Que déduire de tout cela ?
Comme il a été déjà dit, l'interprétation des cours administratives d'appel de Paris et Nantes n'est pas indéfendable au regard de la lettre du texte. Et cette interprétation, qui consiste à rattacher les impositions concernées par la "période répétible" en fonction de leur fait générateur, a pour elle l'objectivité. Alors que l'interprétation qui retient le critère du paiement de l'impôt conduit au contraire à faire dépendre l'étendue du droit à restitution du comportement subjectif du contribuable (de surcroît), en avantageant ceux qui ont acquitté l'impôt plus tard que d'autres, le cas échéant avec retard.
En dépit de cette objection, il convient de se rallier à l'interprétation défendue par la société dans son pourvoi, essentiellement pour des raisons d'intelligibilité de la loi. D'une part, parce que le critère du paiement de l'impôt, sans être commandé par la lettre du texte, y trouve tout de même une accroche (ceci a été dit ci-dessus). En l'absence d'autres précisions apportées par la loi, il est assez naturel de lire la "période répétible" à la lumière de la référence à "l'action en restitution des sommes versées" mentionnée par le texte. D'autre part, parce que le critère du fait générateur de l'impôt paraît ouvrir la voie à plus d'incertitudes que celui de son paiement. Le Conseil d'Etat sait qu'il n'est pas toujours évident de définir le fait générateur d'un impôt donné et qu'il est parfois difficile, une fois celui-ci défini, et dans un cas d'espèce particulier, de dire à quel date il s'est réalisé (le pourvoi le souligne à raison). Le paiement de l'impôt, au contraire, est un critère dont le maniement est simple. Et il paraît important de retenir une interprétation de l'article L. 190 du LPF qui rende aisément déterminable par les contribuables l'étendue du droit à réclamation qu'il prévoit.
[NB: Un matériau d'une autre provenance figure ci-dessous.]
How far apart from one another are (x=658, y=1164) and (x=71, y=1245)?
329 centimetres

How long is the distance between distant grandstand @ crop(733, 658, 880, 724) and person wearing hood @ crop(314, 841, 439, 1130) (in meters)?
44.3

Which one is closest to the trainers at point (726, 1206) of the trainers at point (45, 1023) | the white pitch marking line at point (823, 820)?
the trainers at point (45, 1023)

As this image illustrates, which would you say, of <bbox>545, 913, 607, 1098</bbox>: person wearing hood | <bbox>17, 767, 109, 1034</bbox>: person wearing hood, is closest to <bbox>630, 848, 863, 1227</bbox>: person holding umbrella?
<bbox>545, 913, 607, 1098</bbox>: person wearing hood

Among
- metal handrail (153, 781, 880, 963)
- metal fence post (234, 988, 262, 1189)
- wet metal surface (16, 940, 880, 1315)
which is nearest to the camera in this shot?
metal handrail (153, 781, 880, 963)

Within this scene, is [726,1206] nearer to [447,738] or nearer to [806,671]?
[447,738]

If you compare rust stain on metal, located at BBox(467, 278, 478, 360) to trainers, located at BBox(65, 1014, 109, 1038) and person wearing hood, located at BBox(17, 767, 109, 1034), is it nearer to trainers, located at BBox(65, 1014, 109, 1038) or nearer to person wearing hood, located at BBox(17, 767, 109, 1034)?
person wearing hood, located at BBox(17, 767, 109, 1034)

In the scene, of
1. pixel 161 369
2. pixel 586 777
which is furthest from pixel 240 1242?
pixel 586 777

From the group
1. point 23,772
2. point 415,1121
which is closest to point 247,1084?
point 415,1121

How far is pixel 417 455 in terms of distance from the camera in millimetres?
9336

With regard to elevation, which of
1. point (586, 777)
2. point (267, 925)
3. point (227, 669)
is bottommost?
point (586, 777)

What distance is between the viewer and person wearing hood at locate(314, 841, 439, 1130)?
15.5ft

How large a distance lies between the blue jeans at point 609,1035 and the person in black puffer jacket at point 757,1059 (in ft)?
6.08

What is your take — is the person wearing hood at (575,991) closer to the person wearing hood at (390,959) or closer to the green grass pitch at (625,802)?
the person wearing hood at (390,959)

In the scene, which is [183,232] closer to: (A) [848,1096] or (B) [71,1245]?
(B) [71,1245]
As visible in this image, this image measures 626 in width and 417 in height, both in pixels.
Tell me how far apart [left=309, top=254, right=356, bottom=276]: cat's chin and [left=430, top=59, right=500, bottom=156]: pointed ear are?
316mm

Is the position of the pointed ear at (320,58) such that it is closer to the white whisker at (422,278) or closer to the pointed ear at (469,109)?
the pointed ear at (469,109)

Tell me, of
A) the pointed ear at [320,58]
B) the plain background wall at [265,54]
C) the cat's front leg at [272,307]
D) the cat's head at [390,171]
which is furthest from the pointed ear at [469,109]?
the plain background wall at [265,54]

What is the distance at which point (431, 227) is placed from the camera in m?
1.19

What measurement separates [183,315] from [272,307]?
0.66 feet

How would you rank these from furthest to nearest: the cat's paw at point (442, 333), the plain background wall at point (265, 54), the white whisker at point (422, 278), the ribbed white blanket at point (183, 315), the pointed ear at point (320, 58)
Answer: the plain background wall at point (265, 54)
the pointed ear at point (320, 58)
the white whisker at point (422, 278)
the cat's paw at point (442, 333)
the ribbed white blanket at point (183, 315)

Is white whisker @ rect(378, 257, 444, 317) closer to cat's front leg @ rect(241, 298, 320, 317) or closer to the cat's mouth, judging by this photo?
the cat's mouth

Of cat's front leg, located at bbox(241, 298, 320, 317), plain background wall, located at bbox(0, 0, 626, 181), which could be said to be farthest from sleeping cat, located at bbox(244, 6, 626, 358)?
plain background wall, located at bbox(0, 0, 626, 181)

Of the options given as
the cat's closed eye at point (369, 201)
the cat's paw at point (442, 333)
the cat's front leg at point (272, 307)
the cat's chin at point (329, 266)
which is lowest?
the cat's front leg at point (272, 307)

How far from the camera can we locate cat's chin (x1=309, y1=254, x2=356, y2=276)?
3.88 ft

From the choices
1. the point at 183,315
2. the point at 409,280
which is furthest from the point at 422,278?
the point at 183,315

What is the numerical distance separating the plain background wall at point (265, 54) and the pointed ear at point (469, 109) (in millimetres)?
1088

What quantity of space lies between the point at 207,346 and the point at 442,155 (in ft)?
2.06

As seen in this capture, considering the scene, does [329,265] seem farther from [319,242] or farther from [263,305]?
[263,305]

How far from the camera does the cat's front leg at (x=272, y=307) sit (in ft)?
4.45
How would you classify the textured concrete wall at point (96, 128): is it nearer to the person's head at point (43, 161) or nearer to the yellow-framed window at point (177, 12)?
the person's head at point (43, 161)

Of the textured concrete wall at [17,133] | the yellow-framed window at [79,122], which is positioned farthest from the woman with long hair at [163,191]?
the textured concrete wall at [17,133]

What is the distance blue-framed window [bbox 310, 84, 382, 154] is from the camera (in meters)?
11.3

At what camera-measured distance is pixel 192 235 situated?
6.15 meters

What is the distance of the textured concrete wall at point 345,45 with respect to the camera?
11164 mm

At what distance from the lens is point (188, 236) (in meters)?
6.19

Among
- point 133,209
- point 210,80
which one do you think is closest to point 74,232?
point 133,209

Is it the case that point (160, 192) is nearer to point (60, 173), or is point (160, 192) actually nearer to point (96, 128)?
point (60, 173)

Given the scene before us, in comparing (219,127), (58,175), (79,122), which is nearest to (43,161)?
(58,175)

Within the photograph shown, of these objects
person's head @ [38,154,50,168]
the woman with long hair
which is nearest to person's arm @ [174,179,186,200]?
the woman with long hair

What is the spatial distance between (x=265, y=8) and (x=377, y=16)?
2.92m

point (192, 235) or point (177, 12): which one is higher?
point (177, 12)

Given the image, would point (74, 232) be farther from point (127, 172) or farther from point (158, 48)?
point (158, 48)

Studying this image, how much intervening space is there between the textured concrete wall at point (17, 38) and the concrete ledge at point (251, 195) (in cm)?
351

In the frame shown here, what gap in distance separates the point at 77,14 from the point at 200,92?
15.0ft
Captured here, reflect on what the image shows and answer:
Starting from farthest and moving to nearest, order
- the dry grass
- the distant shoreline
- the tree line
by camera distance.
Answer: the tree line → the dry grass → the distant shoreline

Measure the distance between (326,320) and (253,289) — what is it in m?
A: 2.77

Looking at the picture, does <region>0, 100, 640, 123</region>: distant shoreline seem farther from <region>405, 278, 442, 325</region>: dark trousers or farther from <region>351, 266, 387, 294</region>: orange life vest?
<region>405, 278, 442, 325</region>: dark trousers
Le Conseil d'Etat doit alors accueillir le moyen d'erreur de droit soulevé par la société et ainsi annulez l'arrêt attaqué en tant qu'il a statué sur l'appel du ministre, c'est-à-dire sur la seule partie du litige relative à la retenue à la source acquittée par la société.
2. Les Hauts magistrats devront ensuite examiner l'autre moyen du pourvoi, qui est dirigé contre l'arrêt en tant qu'il rejette l'appel incident de la société, lequel portait sur le versement d'une somme correspondant à la seconde moitié de l'avoir fiscal.
Sur ce point, la cour administrative d'appel a jugé que les arrêts de la Cour de justice dont la société se prévalait n'avaient pas révélé la non-conformité du dispositif français de l'avoir fiscal au droit de l'Union européenne. Elle en a conclu que la société ne pouvait pas se prévaloir de la faculté de réclamation spéciale ouverte par les quatrième et cinquième alinéas de l'article L. 190 du LPF. La société ne critique pas ce raisonnement mais elle fait valoir que la cour a omis de répondre à un moyen qu'elle soulevait. Ce moyen était tiré de ce que sa réclamation n'était en tout état de cause pas tardive au regard des délais de réclamation de droit commun, dès lors que ceux-ci n'avaient pas expiré, faute que lui aient été indiqués les voies et délais de recours contre la décision de février 2004 de ne lui verser que la moitié de l'avoir fiscal.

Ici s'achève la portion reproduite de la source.